+++ Stored data +++
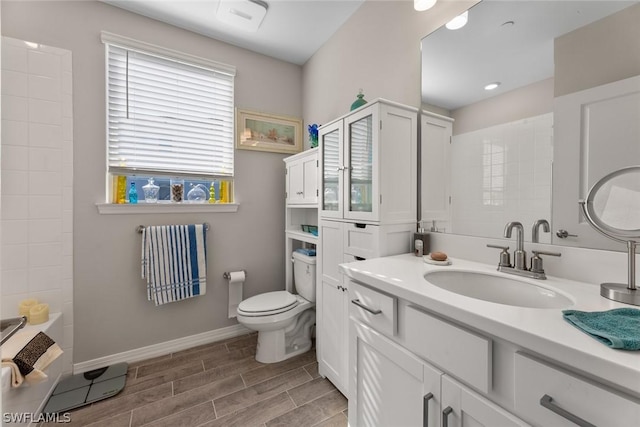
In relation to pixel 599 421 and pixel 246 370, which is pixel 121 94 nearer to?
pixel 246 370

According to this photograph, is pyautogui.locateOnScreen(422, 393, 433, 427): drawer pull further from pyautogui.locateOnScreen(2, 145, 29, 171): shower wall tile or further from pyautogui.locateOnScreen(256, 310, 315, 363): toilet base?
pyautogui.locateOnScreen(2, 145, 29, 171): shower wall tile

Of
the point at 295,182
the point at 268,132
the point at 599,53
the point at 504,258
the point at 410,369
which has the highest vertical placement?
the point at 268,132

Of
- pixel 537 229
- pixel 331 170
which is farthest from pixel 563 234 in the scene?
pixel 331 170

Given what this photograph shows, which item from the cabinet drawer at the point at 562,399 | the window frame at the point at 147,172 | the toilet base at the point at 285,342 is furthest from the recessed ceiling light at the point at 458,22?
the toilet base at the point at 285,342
+++
+++ Stored data +++
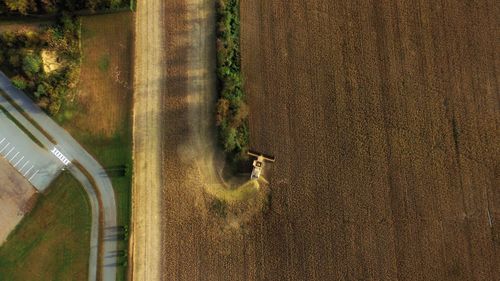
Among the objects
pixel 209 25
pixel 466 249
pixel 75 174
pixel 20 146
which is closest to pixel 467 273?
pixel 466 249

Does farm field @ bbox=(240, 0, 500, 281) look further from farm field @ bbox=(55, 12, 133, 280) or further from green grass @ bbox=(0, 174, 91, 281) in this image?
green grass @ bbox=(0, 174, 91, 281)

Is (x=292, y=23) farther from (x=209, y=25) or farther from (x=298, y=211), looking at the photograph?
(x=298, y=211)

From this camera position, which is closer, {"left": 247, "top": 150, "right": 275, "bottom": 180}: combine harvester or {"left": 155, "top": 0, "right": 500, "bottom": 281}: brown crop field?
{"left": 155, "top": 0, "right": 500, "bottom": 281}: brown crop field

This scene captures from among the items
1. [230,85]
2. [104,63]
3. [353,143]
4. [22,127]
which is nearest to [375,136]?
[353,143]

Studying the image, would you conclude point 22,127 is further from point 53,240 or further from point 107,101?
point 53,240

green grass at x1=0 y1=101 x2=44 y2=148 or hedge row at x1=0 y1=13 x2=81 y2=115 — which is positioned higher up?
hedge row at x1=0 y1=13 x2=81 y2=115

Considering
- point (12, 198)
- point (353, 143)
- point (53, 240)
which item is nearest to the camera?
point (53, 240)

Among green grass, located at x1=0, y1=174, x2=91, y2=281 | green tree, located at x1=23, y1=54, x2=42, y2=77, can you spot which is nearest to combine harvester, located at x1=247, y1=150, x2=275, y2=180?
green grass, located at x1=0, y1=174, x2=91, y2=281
+++
● Written task:
Which lines in the material above contain the word "nearest"? Find each one and copy it out in full.

● Correct answer:
which is nearest to [375,136]?
which item is nearest to the camera?
Among green grass, located at x1=0, y1=174, x2=91, y2=281 | green tree, located at x1=23, y1=54, x2=42, y2=77, can you spot which is nearest to combine harvester, located at x1=247, y1=150, x2=275, y2=180?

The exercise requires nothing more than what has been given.